## Work order 1
Quote the LNG passage between "Most LNG contracts" and "last few months.", inclusive.
## Work order 2
Continue the LNG passage from the point where it stops.

## Text shown
The cost of landed LNG anywhere may be broken down into two parts: liquefaction and transportation. Post landing, there is a re-gas cost. The first step is the costliest and is broken into capital cost amortization and operating cost. The capital component is the higher of the two. While location specific variants exist, very roughly speaking, liquefaction costs USD 2 – 3, transportation 0.4 – 1.1 (sometimes double that in times of scarcity of vessels) and re-gas O.4. The transportation costs are distance driven. Add to that the cost of the feed gas, which can be lower than the regional price due to long term contracts. Nevertheless, even if a low cost of USD 1.0 is ascribed to it, a useful total figure for the US would be USD 4. This makes the landed cost still higher than the spot pricing in evidence today.
LNG is the methane part of natural gas cooled to -161 oC. Most natural gas contains up to 10% larger molecules than methane. These are primarily ethane, propane, and butane. These must be removed prior to liquefaction. In the liquid state methane is 600 times denser than the gas from which it was derived. This property makes it amenable for long distance transport across oceans. But it must be kept at -161 oC. The most economical way to accomplish this is to allow some of it to evaporate, which cools the bulk liquid. An everyday example is the cooling action of sweat evaporating from one’s skin in a breeze. The gas is collected and used in the vessel engine or to make steam, which conserves it and prevents a greenhouse gas emission, but still constitutes loss of a saleable good.
As in the case of oil, when the demand is suddenly depressed, LNG gets stored. Limited capacity at the land locations leads to storage in the idled vessels. This week Qatar reportedly has 17 tankers idling off their coast. Each tanker carries up to 3 billion cubic feet of gas. Unlike in the case of oil, this storage has a cost beyond the lease of the vessel: the boil off gas has no use in a stationary vessel. It must be released from the tanks and will likely have to be flared.
Most LNG contracts have pricing pegged to the price of oil. The plummet in the price of oil in the last couple of months took with it the LNG price. In net importing nations, LNG sourced gas is the marginal cubic foot. Domestically sourced gas is used first. In India, for example, in normal times, the controlled price for domestically produced gas was complex, but around USD 4 per MM BTU. The LNG import price was around USD 11. Now things are different. After the Covid 19 depressed demand is met with regional gas, LNG demand is low, thus driving down the spot price. Incidentally, Indian renewable electricity has increased as a percentage of the total during the last few months.
LNG is to Qatar what oil is to Saudi Arabia: the primary source of income for the nation. It does not have the luxury of a cartel to control prices. Qatar, together with Russia and Iran, did attempt to form the Organization of Gas Exporting Countries (OGEC) in 2008. This was about the time that US shale gas was hitting its stride. Within a few years, US shale gas throttled the formation of the cartel because it was producing some of the lowest cost gas natural gas in the world, and lots of it. In very short order, the US went from plans to be a major importer of LNG (and therefore a client for the OGEC aspirants) to an exporter. Cheniere Energy, the US leader in LNG was forced to dump development plans for re-gas plants and to shift gears to become exporters. This reinvention did give them a cost advantage over competitors who joined the trend to take advantage of plentiful low-cost gas: existing facilities. The docking stations for the vessels and the shore storage existed and comprised nearly half of the cost, and half the time to commission, of that in greenfield operations.

## Source data
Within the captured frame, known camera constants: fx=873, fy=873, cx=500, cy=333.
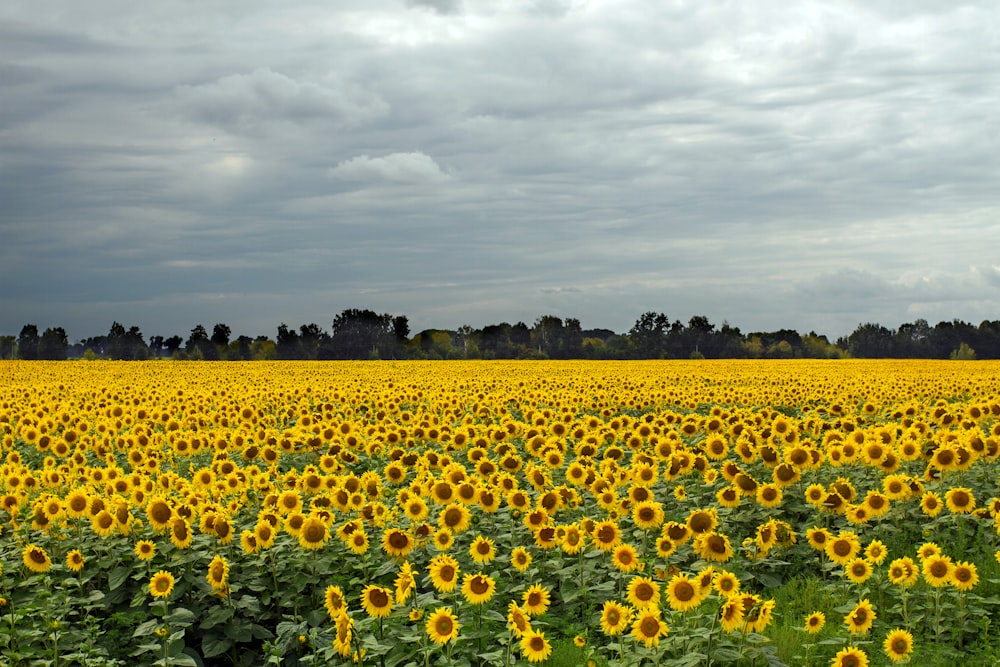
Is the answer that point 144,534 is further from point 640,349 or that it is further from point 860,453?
point 640,349

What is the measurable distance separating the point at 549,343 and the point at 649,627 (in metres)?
101

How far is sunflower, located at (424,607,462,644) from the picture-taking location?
23.4ft

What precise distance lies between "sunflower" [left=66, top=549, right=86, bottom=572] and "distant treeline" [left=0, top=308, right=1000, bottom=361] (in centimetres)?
8774

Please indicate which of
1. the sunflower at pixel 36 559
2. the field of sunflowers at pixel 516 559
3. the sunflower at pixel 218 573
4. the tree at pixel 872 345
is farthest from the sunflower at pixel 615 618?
the tree at pixel 872 345

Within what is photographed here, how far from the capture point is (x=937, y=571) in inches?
339

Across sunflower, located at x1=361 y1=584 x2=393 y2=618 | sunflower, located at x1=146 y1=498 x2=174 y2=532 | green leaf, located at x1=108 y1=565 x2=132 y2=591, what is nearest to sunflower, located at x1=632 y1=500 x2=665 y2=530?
sunflower, located at x1=361 y1=584 x2=393 y2=618

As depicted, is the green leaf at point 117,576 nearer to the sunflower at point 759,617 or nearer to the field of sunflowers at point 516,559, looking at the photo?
the field of sunflowers at point 516,559

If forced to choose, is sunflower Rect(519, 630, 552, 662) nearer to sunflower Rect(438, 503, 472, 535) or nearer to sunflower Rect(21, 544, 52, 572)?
sunflower Rect(438, 503, 472, 535)

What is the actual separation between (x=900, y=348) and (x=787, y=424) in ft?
351

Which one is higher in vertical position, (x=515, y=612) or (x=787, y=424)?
(x=787, y=424)

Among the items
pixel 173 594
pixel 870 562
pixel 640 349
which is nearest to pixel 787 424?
pixel 870 562

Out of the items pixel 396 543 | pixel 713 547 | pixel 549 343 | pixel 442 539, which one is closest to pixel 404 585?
pixel 396 543

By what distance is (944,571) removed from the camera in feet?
28.3

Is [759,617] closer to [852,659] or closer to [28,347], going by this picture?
[852,659]
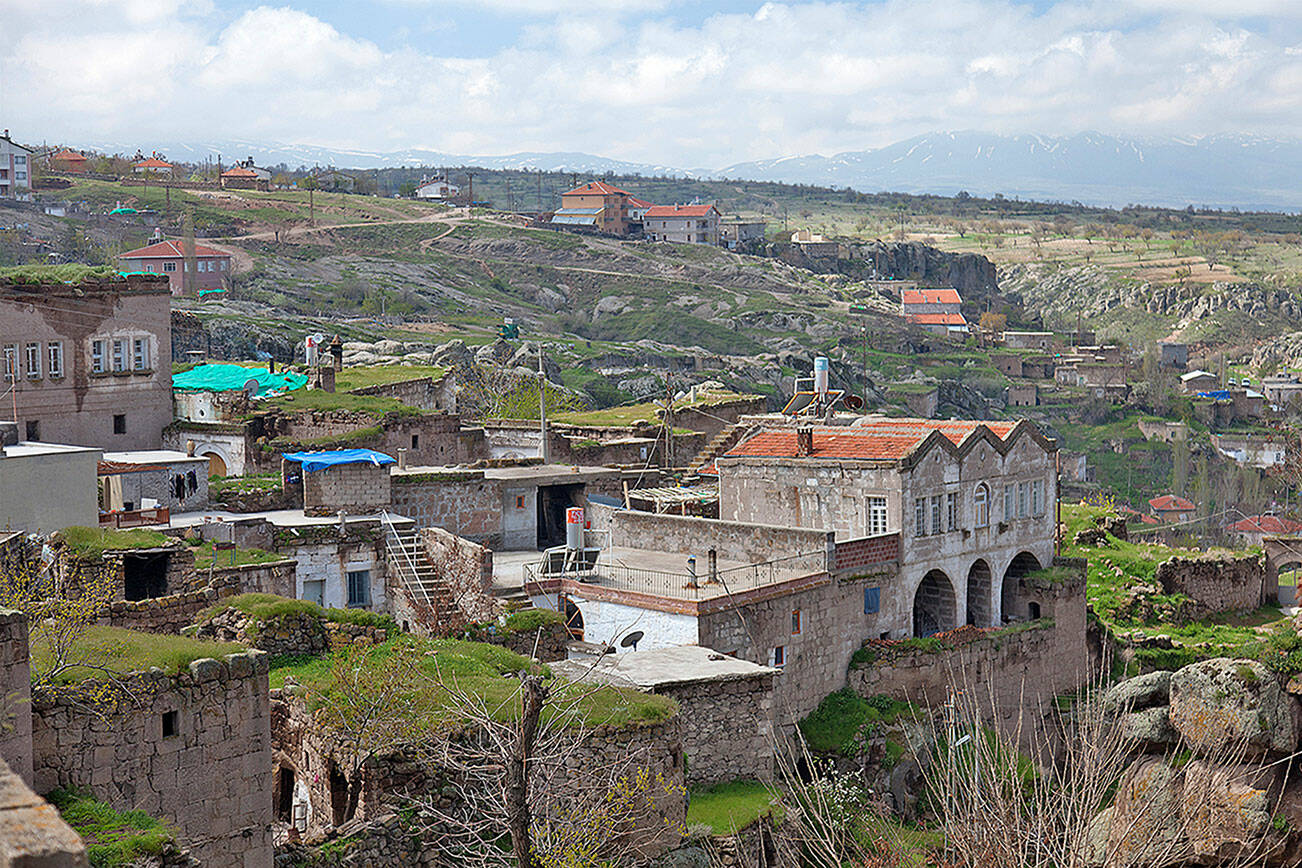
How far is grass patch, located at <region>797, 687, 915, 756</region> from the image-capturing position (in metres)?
29.7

## Response box 1
Most LNG contracts have pricing pegged to the price of oil. The plummet in the price of oil in the last couple of months took with it the LNG price. In net importing nations, LNG sourced gas is the marginal cubic foot. Domestically sourced gas is used first. In India, for example, in normal times, the controlled price for domestically produced gas was complex, but around USD 4 per MM BTU. The LNG import price was around USD 11. Now things are different. After the Covid 19 depressed demand is met with regional gas, LNG demand is low, thus driving down the spot price. Incidentally, Indian renewable electricity has increased as a percentage of the total during the last few months.

## Response box 2
Green field LNG liquefaction facilities and associated marine berths and storage cost about USD 4 billion, give or take some depending on details. 40-60% of this is labor, one reason why local governments find such plants attractive. But the high cost means long amortization periods. Add to that the fact that from start to finish they take up to 10 years to build. Uncertainty in pricing, the practice in this industry of long-term contracting notwithstanding, is daunting. That is precisely what Covid 19 has accomplished: created significant uncertainty in demand. Predictably, investors are balking. Worldwide, USD 50 billion worth of plants have been canceled or delayed.
Qatar faces the quandary of not being able to control prices, and yet needing a high market share: exactly what the Saudis faced with oil a couple of months ago and responded by offering discounts to get share increases. If Qatar were to do this, LNG price could briefly dive into negative territory. The US producers are likely to curtail production because it is unprofitable. Russia and Norway already are throttling back on gas sales. Qatar will most likely also drop production, no matter the fiscal pain, and spare us the drama of negative price lightning striking again *.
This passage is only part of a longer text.